Dr. Gerald Chader, Chief Scientific Officer of The Foundation Fighting Blindness commented, “Previous studies have established ‘proof of principle’ that gene replacement therapy can dramatically slow the loss of photoreceptor cells in animal models with retinal degenerative diseases. However, this study offers the first evidence that gene replacement therapy can also restore retinal function. This study gives us real hope that researchers may be able to develop treatments that restore vision.”
In the study, a team of scientists from London (Dr. Robin Ali and Dr Shomi Bhattacharya from the Foundation’s Research Center at the Institute of Ophthalmology along with Dr.

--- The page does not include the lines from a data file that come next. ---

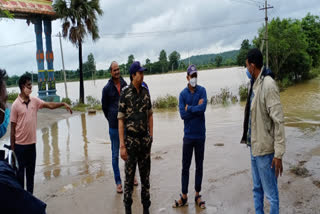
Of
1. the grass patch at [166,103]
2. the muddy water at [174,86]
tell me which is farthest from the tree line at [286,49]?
the grass patch at [166,103]

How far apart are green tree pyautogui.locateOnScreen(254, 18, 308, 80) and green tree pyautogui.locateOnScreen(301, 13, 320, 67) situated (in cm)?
742

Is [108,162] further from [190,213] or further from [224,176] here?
[190,213]

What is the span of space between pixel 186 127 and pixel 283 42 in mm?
34815

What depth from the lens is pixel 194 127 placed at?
4.15 meters

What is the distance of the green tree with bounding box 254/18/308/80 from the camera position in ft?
115

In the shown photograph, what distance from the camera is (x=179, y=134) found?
11.1m

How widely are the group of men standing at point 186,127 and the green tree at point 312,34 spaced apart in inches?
1775

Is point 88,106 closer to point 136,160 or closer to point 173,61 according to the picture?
point 136,160

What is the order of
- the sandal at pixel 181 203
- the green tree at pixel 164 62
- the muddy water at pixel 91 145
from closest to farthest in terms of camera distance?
the sandal at pixel 181 203 → the muddy water at pixel 91 145 → the green tree at pixel 164 62

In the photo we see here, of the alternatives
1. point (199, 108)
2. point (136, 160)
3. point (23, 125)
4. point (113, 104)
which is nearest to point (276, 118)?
point (199, 108)

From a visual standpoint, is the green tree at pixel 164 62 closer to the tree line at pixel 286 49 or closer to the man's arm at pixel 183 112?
the tree line at pixel 286 49

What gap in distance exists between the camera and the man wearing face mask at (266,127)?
2.89 meters

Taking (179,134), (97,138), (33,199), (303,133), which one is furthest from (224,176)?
(97,138)

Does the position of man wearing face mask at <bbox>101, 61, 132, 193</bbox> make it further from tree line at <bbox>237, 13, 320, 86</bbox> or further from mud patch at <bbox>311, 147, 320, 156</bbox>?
tree line at <bbox>237, 13, 320, 86</bbox>
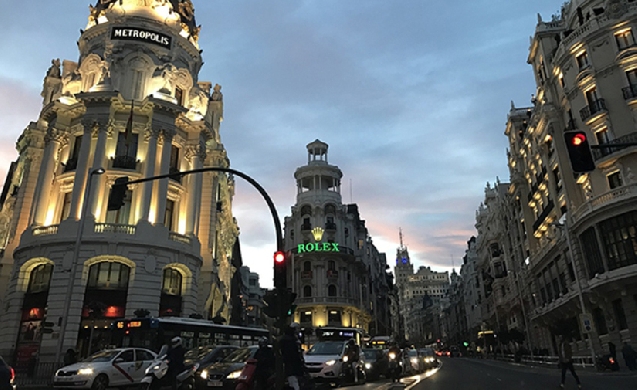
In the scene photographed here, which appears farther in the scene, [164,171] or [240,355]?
[164,171]

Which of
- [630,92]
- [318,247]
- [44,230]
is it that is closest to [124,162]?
[44,230]

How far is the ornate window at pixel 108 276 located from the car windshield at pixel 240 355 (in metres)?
18.2

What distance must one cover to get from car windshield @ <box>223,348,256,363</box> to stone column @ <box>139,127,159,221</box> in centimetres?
1914

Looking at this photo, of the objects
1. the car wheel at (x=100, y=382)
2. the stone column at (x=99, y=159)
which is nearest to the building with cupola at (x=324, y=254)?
the stone column at (x=99, y=159)

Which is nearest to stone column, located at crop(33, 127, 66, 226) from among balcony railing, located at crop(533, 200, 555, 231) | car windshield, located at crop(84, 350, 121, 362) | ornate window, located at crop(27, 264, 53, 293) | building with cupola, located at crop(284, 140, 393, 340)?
ornate window, located at crop(27, 264, 53, 293)

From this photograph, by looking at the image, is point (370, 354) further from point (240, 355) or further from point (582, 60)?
point (582, 60)

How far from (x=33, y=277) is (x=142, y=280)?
8.13 meters

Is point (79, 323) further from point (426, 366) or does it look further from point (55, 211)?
point (426, 366)

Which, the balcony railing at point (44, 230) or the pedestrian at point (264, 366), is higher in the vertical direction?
the balcony railing at point (44, 230)

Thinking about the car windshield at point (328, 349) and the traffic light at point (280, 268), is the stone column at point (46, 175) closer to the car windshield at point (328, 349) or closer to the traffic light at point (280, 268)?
the car windshield at point (328, 349)

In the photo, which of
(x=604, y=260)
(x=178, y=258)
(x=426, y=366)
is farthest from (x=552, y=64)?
(x=178, y=258)

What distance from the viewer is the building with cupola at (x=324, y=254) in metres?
68.4

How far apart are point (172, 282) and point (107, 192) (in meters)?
8.25

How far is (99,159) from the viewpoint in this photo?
111ft
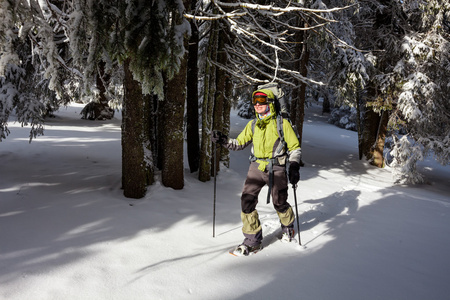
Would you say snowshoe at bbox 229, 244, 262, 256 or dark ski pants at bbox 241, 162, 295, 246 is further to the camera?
dark ski pants at bbox 241, 162, 295, 246

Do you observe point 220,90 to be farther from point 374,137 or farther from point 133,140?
point 374,137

Adrian Thrasher at the Institute of Child Health) tested gene replacement therapy in the rds mouse. This mouse has an autosomal recessive retinal degeneration that results from mutations in the peripherin/rds gene. Using electroretinograms (ERG), a diagnostic tool that measures photoreceptor cell function, ten-week old treated rds mice had significant ERG recordings, indicating a marked improvement in retinal function. Untreated rds mice of the same age have no detectable ERG response.
Peripherin/rds Gene Key to Photoreceptor Cell Structure
The peripherin/rds gene produces a specialized protein that helps to form the outer segment discs of photoreceptor cells. Outer segments are the finger-like structures containing hundreds of light-sensitive discs that absorb light. These discs contain rhodopsin, the visual pigment that begins phototransduction, the process of turning light into an electrical signal. This signal is then relayed to the visual cortex, the part of the brain that interprets visual information. Mutations in the recessive form of the rds mouse prevent the peripherin/rds gene from producing its protein product. As a result, photoreceptor cell outer segments and their light-sensitive discs fail to form. Phototransduction and vision are not possible without these crucial cellular components.

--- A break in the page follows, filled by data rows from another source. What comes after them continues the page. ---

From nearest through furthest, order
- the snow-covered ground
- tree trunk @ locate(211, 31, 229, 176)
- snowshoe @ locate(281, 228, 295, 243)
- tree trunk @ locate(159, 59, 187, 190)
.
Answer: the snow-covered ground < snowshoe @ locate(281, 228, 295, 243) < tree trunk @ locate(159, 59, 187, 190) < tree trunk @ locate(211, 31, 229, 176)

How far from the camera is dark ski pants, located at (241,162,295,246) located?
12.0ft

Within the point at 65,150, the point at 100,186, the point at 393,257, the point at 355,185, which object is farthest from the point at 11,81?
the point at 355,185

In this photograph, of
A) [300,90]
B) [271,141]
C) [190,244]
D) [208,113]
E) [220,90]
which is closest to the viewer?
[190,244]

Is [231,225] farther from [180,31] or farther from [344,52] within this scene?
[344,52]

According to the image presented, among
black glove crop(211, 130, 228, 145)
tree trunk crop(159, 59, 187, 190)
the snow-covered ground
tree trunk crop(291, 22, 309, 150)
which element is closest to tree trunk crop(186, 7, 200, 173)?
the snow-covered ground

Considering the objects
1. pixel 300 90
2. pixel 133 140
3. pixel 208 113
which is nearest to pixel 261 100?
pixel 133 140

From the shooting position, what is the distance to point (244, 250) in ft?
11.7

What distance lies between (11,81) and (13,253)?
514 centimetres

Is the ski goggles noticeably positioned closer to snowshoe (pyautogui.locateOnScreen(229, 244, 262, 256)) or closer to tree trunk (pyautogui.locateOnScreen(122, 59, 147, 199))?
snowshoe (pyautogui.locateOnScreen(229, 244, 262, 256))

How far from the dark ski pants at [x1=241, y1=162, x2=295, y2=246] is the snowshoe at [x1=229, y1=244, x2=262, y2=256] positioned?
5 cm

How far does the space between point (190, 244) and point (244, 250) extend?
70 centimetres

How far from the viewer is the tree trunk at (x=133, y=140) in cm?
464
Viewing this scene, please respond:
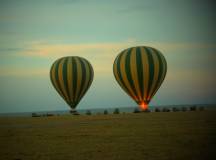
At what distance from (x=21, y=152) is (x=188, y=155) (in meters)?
6.45

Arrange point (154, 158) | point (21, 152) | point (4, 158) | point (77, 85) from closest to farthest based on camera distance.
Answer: point (154, 158)
point (4, 158)
point (21, 152)
point (77, 85)

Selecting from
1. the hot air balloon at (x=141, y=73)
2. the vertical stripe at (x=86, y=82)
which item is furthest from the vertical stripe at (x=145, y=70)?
the vertical stripe at (x=86, y=82)

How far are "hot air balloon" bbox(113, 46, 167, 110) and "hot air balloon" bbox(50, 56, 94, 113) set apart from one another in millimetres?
5762

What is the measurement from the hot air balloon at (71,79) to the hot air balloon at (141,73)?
576 centimetres

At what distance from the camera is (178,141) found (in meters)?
16.5

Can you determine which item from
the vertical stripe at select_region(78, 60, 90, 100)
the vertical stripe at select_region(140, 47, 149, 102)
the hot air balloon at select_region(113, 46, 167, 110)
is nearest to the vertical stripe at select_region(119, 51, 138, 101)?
the hot air balloon at select_region(113, 46, 167, 110)

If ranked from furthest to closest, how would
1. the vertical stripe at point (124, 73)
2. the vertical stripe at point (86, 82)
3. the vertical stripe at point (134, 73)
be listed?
the vertical stripe at point (86, 82)
the vertical stripe at point (124, 73)
the vertical stripe at point (134, 73)

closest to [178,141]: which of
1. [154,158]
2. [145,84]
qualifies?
[154,158]

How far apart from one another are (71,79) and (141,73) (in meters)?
9.84

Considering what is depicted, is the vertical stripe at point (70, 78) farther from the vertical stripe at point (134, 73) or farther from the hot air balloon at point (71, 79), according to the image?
A: the vertical stripe at point (134, 73)

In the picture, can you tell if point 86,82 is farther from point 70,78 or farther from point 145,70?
point 145,70

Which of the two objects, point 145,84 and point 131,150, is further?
point 145,84

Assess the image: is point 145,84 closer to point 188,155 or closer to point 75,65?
point 75,65

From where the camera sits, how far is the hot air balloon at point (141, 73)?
43.9m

To verify that delivery of the peripherin/rds gene resulted in the development of outer segments, the research team used a sophisticated imaging technology called electron microscopy to examine the structure of treated photoreceptor cells. Photoreceptor cells of treated rds mice were able to generate outer segments containing light-sensitive discs. By contrast, untreated rds mice have no outer segments. Although treated mice had fewer outer segments than normal mice, improvements in gene delivery techniques should allow researchers to treat a greater portion of the retina in the future.

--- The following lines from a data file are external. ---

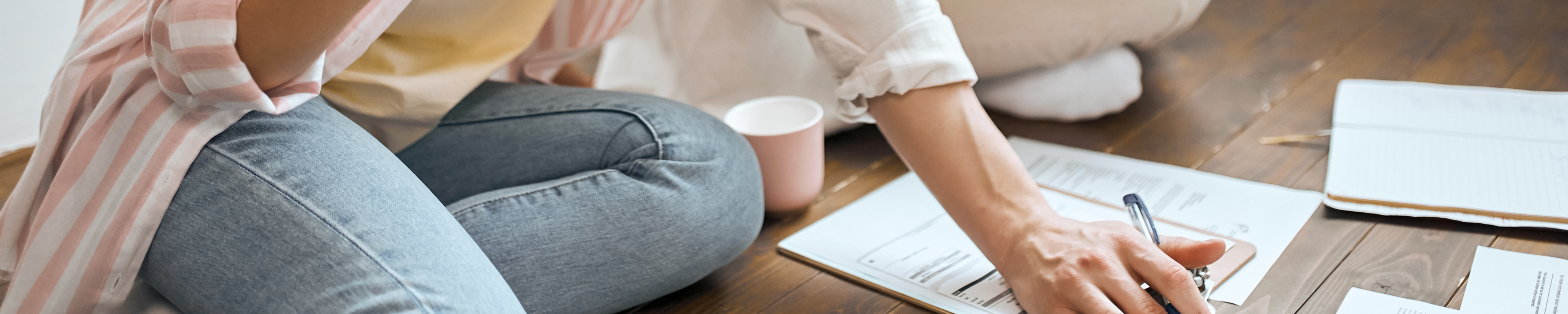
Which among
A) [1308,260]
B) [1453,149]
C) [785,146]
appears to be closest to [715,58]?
[785,146]

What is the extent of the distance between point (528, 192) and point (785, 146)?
25 centimetres

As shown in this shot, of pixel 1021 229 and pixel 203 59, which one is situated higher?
pixel 203 59

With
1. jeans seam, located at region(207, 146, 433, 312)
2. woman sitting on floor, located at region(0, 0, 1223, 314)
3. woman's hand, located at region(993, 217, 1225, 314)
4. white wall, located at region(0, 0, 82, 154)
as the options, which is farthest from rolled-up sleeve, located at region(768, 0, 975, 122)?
white wall, located at region(0, 0, 82, 154)

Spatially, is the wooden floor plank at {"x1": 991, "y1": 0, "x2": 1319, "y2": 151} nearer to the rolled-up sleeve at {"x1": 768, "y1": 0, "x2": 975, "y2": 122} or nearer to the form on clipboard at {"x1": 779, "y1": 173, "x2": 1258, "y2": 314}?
the form on clipboard at {"x1": 779, "y1": 173, "x2": 1258, "y2": 314}

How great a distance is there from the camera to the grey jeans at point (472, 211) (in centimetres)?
51

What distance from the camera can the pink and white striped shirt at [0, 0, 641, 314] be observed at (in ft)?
1.67

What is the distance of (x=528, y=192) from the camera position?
71cm

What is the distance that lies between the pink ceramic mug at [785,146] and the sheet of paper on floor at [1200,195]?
0.23m

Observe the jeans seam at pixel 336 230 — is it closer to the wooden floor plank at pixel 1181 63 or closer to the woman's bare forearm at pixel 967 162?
the woman's bare forearm at pixel 967 162

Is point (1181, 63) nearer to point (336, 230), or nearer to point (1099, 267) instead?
point (1099, 267)

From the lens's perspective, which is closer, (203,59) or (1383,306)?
(203,59)

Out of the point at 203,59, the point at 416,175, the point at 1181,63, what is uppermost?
the point at 203,59

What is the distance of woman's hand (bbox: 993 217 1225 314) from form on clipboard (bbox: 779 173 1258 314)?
6 centimetres

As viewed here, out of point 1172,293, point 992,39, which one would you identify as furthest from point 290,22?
point 992,39
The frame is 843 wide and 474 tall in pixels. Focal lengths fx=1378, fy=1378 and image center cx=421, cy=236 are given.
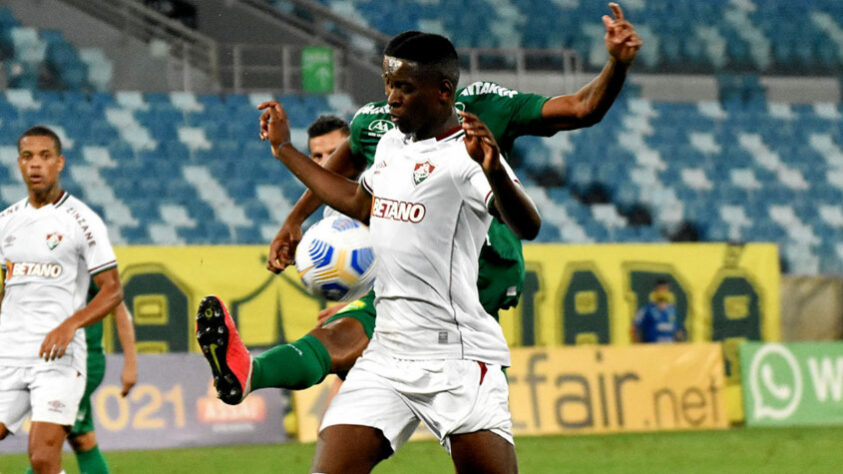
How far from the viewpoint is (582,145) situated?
890 inches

Limits of Gene Replacement Therapy
This study offers “proof of principle” that gene replacement therapy can restore photoreceptor cell function. It also indicates that gene therapy can restore missing photoreceptor cell components that result from genetic mutations. However, it is important to note that gene replacement therapy is not applicable to all retinal degenerative diseases. It is only likely to be applicable to autosomal recessive diseases and some X-linked diseases.
Ribozyme Gene Therapy
For autosomal dominant diseases, ribozyme gene therapy may be applicable. In dominant forms of retinal degeneration, patients have a healthy functioning gene and a gene with a disease-causing mutation. The mutant gene produces a dysfunctional, toxic protein that damages the photoreceptor cell. Ribozymes are molecules containing genetically encoded information that disrupt the mutant gene’s ability to produce the harmful protein. With the diseased gene inactivated, the healthy gene can supply the photoreceptor cell with the needed protein. In previous studies, Foundation researchers have dramatically slowed retinal degeneration in a rodent model with ribozyme therapy.
It is also important to note that treatment with both gene replacement and ribozyme therapy must be administered before photoreceptor cells have died.